(Material to process begins)
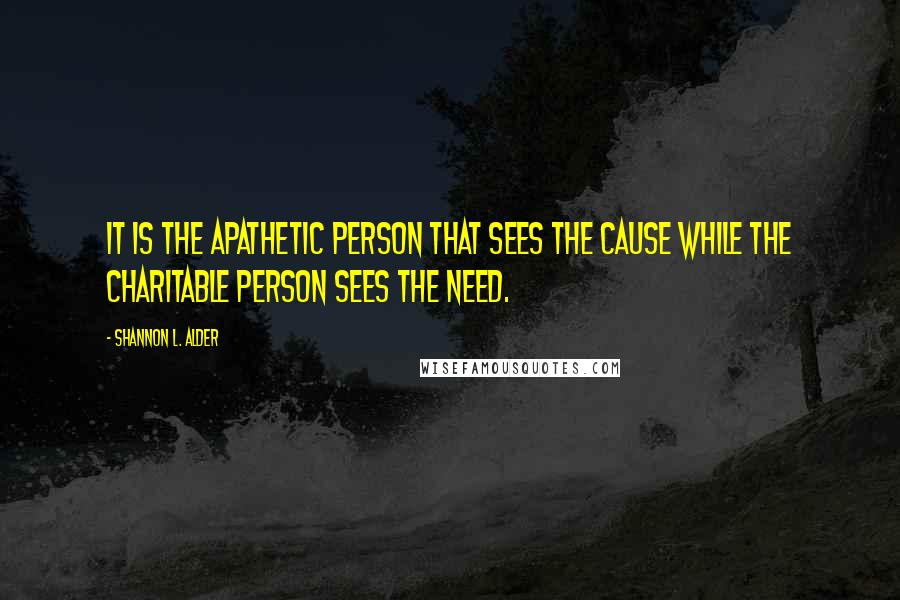 Shannon L. Alder Quotes: It is the apathetic person that sees the cause while the charitable person sees the need.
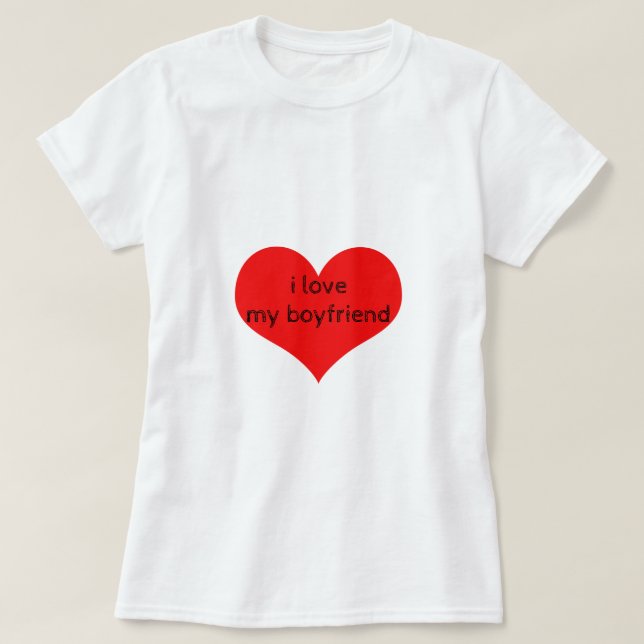 I Love My Boyfriend Boy Friend Red Heart Gift T-Shirt (Design Front)
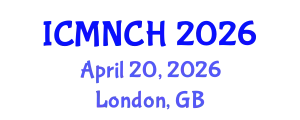 International Conference on Maternal, Newborn, and Child Health (ICMNCH) April 20, 2026 - London, United Kingdom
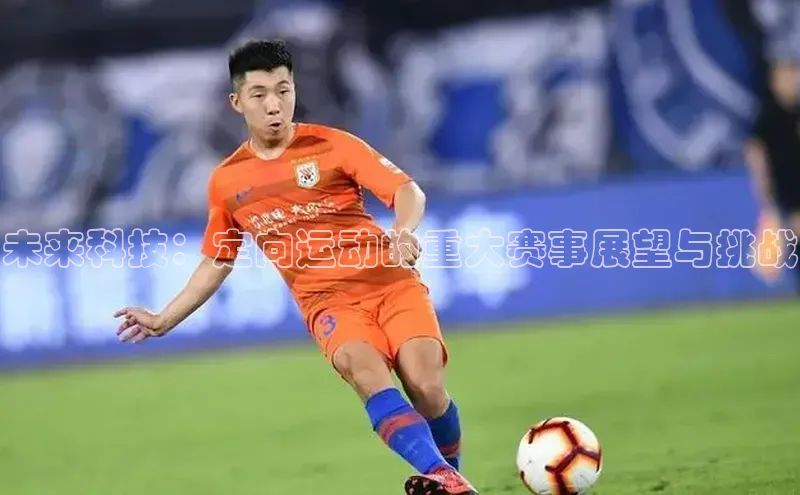 未来科技：定向运动的重大赛事展望与挑战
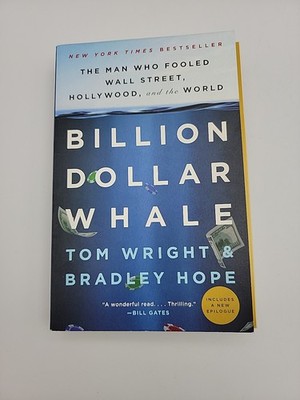 Billion Dollar Whale : The Man Who Fooled Wall Street, Hollywood, and the World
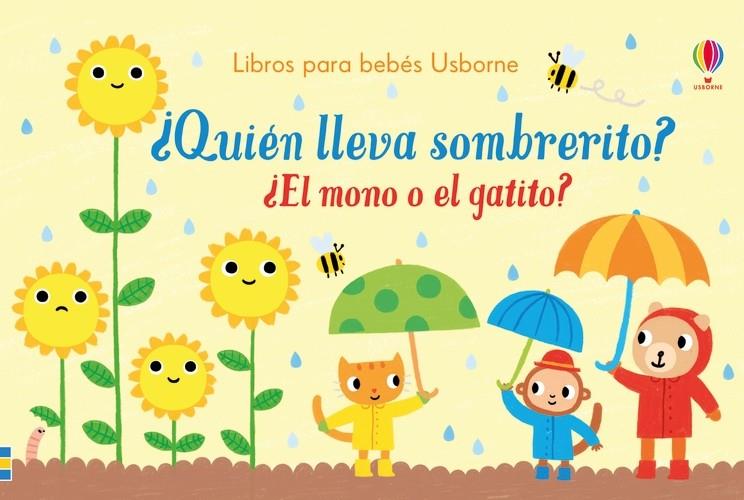 ¿Quién lleva sombrerito? ¿El mono o el gatito? | 9781474945387 | Taplin, Sam/Taplin, Sam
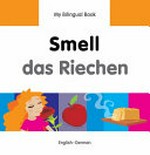 Smell = Das Riechen : English-German / original Turkish text written by Erdem Seçmen ; translated to English by Alvin Parmar and adapted by Milet ; illustrated by Chris Dittopoulos.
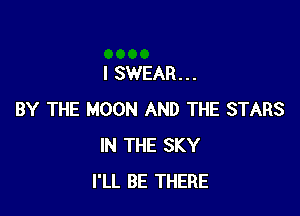 I SWEAR...

BY THE MOON AND THE STARS
IN THE SKY
I'LL BE THERE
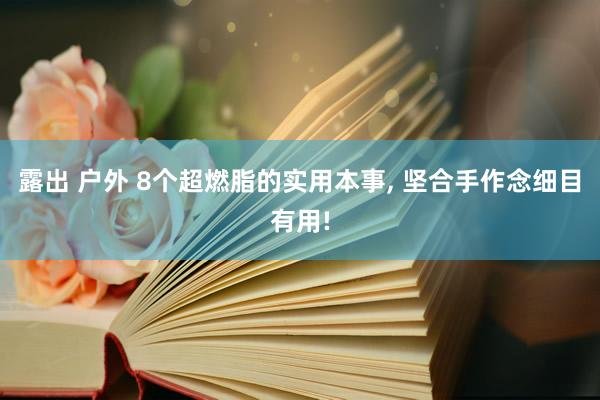 露出 户外 8个超燃脂的实用本事， 坚合手作念细目有用!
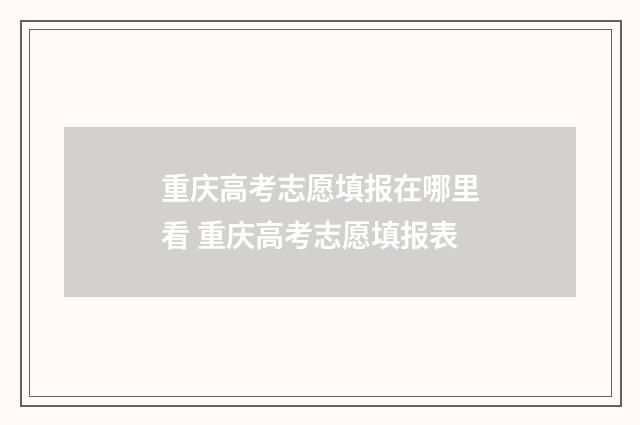 重庆高考志愿填报在哪里看 重庆高考志愿填报表
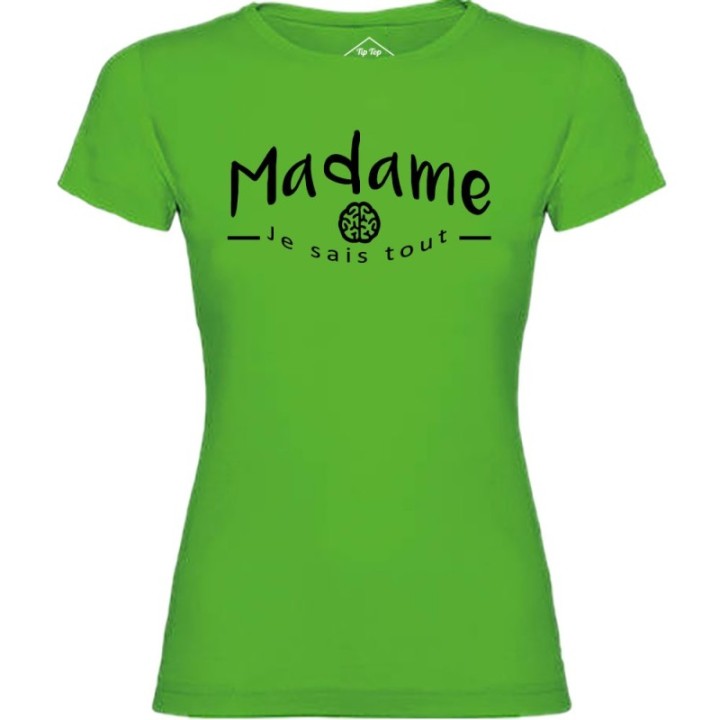 Tip Top Tshirt - T-shirt Femme Madame je sais tout - Made in France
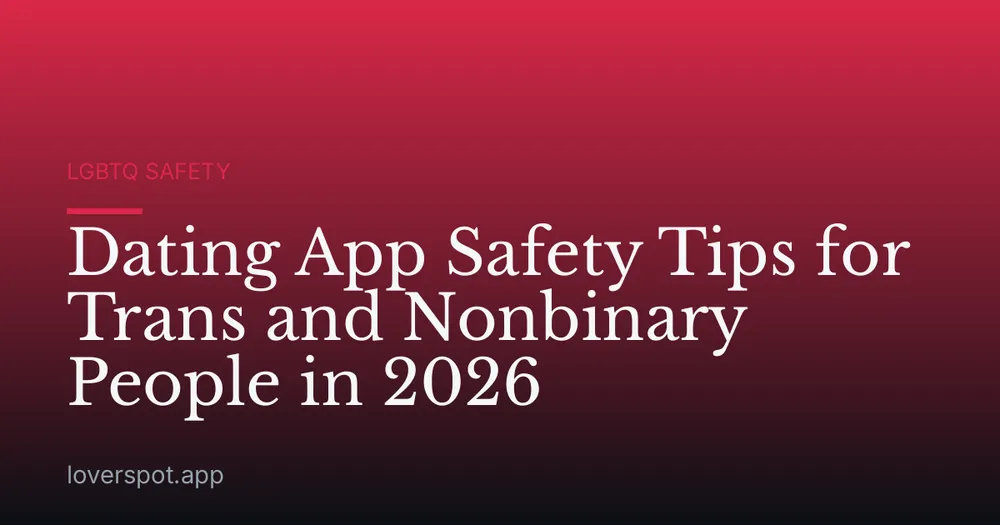 Dating App Safety Tips for Trans and Nonbinary People in 2026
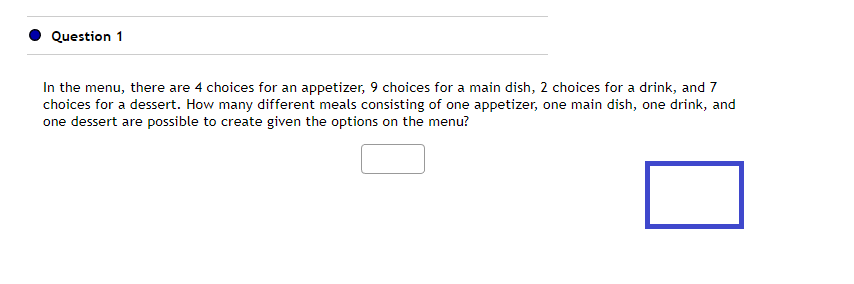 Question 1
In the menu, there are 4 choices for an appetizer, 9 choices for a main dish, 2 choices for a drink, and 7
choices for a dessert. How many different meals consisting of one appetizer, one main dish, one drink, and
one dessert are possible to create given the options on the menu?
(Material to process ends)
About this exercise>
The result should be the same data as above, line for line, with the pictures gone.

Solved problem>
 Shannon L. Alder Quotes: It is the apathetic person that sees the cause while the charitable person sees the need.
 I Love My Boyfriend Boy Friend Red Heart Gift T-Shirt (Design Front)
 International Conference on Maternal, Newborn, and Child Health (ICMNCH) April 20, 2026 - London, United Kingdom
 未来科技：定向运动的重大赛事展望与挑战
 Billion Dollar Whale : The Man Who Fooled Wall Street, Hollywood, and the World
 ¿Quién lleva sombrerito? ¿El mono o el gatito? | 9781474945387 | Taplin, Sam/Taplin, Sam
 Smell = Das Riechen : English-German / original Turkish text written by Erdem Seçmen ; translated to English by Alvin Parmar and adapted by Milet ; illustrated by Chris Dittopoulos.
 I SWEAR...

BY THE MOON AND THE STARS
IN THE SKY
I'LL BE THERE
 露出 户外 8个超燃脂的实用本事， 坚合手作念细目有用!
 重庆高考志愿填报在哪里看 重庆高考志愿填报表
 Tip Top Tshirt - T-shirt Femme Madame je sais tout - Made in France
 Dating App Safety Tips for Trans and Nonbinary People in 2026
 Question 1
In the menu, there are 4 choices for an appetizer, 9 choices for a main dish, 2 choices for a drink, and 7
choices for a dessert. How many different meals consisting of one appetizer, one main dish, one drink, and
one dessert are possible to create given the options on the menu?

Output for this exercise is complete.